In addition to announcing that five markets will be going live with 4G LTE, as opposed to 4G HSPA+, this summer, AT&T also announced some more details about how its acquisition of carrier T-Mobile will impact that carrier’s customers.
In the announcement, an AT&T executive says that the carrier will be combining the 2G GSM and EDGE networks operated by both carriers into one. AT&T would then try to use T-Mobile’s 1700 MHz AWS spectrum for 4G LTE services, in addition to its own 700 MHz spectrum, the latter of which is the same radio frequency (RF) that rival Verizon Wireless is aggressively rolling out 4G LTE on as well. For 3G, and presumably for 4G HSPA+ technology, AT&T would migrate T-Mobile customers to its own 1900 MHz spectrum.
The migration of customers to AT&T’s network could take anywhere as little as a year in areas where the carrier has ample spectrum to as long as two years in locations where AT&T has limited 1900 MHz spectrum. AT&T says that it will try to migrate AT&T’s 2G customers to 3G services.
As a result of trying to shift T-Mobile customers to different spectrum for 3G–from 1700 and 2100 MHz AWS spectrum to 1900 MHz–customers on T-Mobile will need to buy new smartphones for 3G data access. This has been previously reported and cautioned by AT&T in the past, though AT&T didn’t say if it would heavily subsidize new 3G handsets as a measure of goodwill. Additionally, there are still a number of T-Mobile exclusive smartphone handsets, including the LG G2x, the T-Mobile G2, myTouch 4G, and the Sidekick 4G; it’s unclear if AT&T will work with those handset manufacturers to port those flagship lines after the merger, or kill off those devices in favor of its existing devices for 3G/4G HSPA+ services.

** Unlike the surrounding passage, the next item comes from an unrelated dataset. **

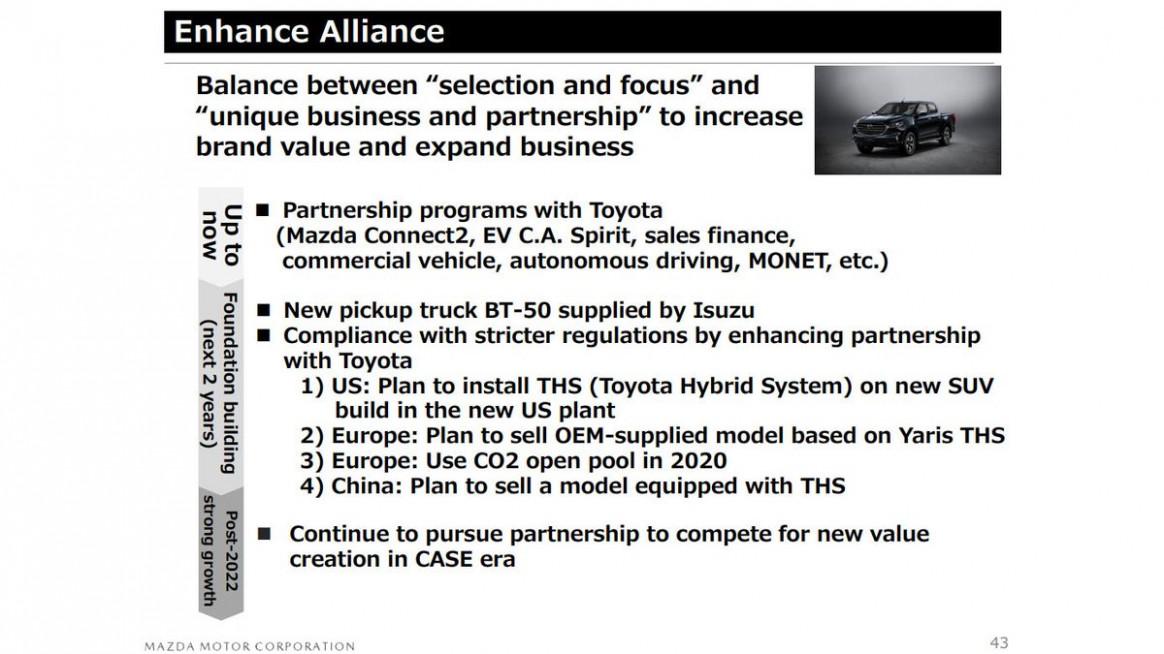 Release Mazda Cx 3 Hybrid 2022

What AT&T did not mention is what it intends on doing with T-Mobile’s 2100 MHz AWS spectrum since T-Mobile operates dual-channels on the 1700 and 2100 MHz RF–one for uplink and one for downlink.

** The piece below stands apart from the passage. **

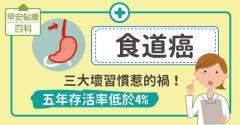 食道癌末期症狀有哪些?戒除5大風險因子遠離食道癌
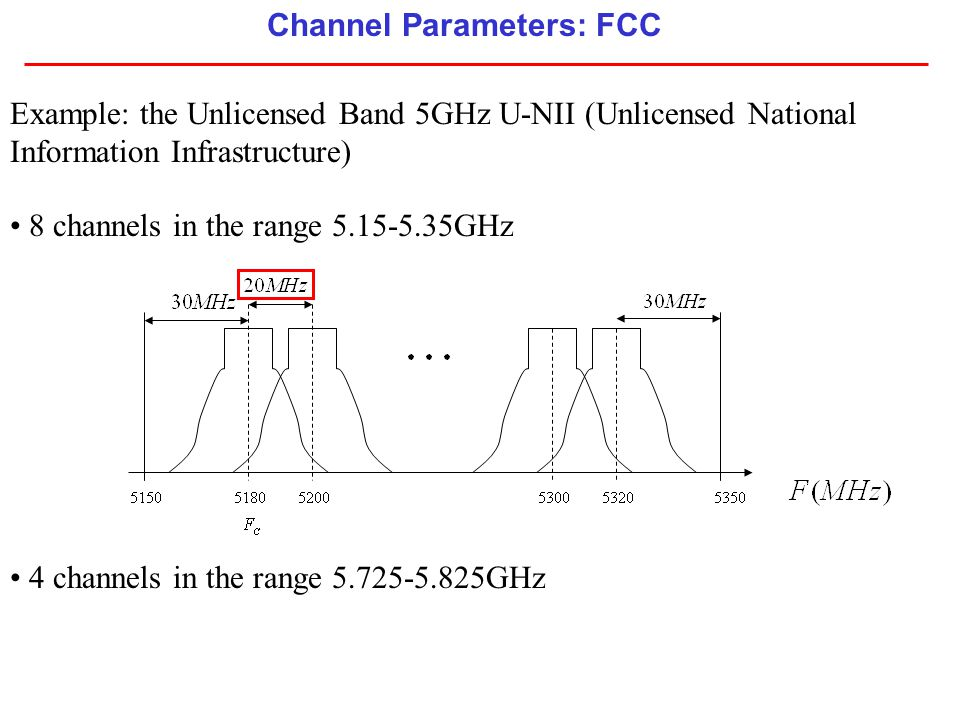 Channel Parameters: FCC Example: the Unlicensed Band 5GHz U-NII (Unlicensed National Information Infrastructure) 4 channels in the range 5.725-5.825GH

The acquisition, which Sprint and a number of regional and local carriers are opposing saying that it will stifle competition and innovation, is valued at $39 billion, but will cost AT&T $6 billion in payout to T-Mobile if the deal fails to pass regulatory approval–either way, it’s an expensive proposition.
Both AT&T and T-Mobile are relying currently on HSPA+ to deliver 4G speeds. At the moment, T-Mobile doesn’t have any plans beyond HSPA+ for 4G, though the carrier recently announced that it has enhanced speeds to 42 Mbps on the downlink side in 55 markets in the U.S. Through the merger, AT&T argues that T-Mobile would have the opportunity to have a pathway for LTE.

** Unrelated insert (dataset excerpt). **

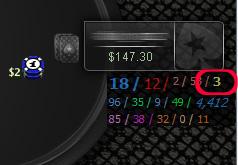 Poker HUD stat - CCPF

Rival carriers like Sprint and many rural and regional carriers are arguing that AT&T’s argument that it needs spectrum to deliver 4G LTE is not valid as the carrier still has a number of unused spectrum that can still be used for 4G LTE delivery. Though the carrier still hasn’t formally announced how its network will perform, except to say that it will be “consistent with those that have been given by the top competitors.”
Recently, GigaOM was given a preview to 4G LTE speeds on AT&T’s test center in Texas, and the site reported that it had clocked speeds that AT&T claims are reflective of real-world speeds, and not the theoretical 42 Mbps speeds claimed by T-Mobile, of about 28 Mbps on the download side and about 10 Mbps on the upload side. Given that AT&T’s statement about speeds being consistent with top competitors, it’s unclear how 4G LTE will impact both its current and its acquired T-Mobile customer base when that happens as Verizon is quoting speeds of 6-12 Mbps on the download side and 2-5 Mbps on the upload side, considerably less than AT&T’s tested speeds; Verizon’s speeds in real world performance often exceeds, though matches, what it has quoted.
There are still yet a lot of details and information that the public needs to and can still find out before the deal closes.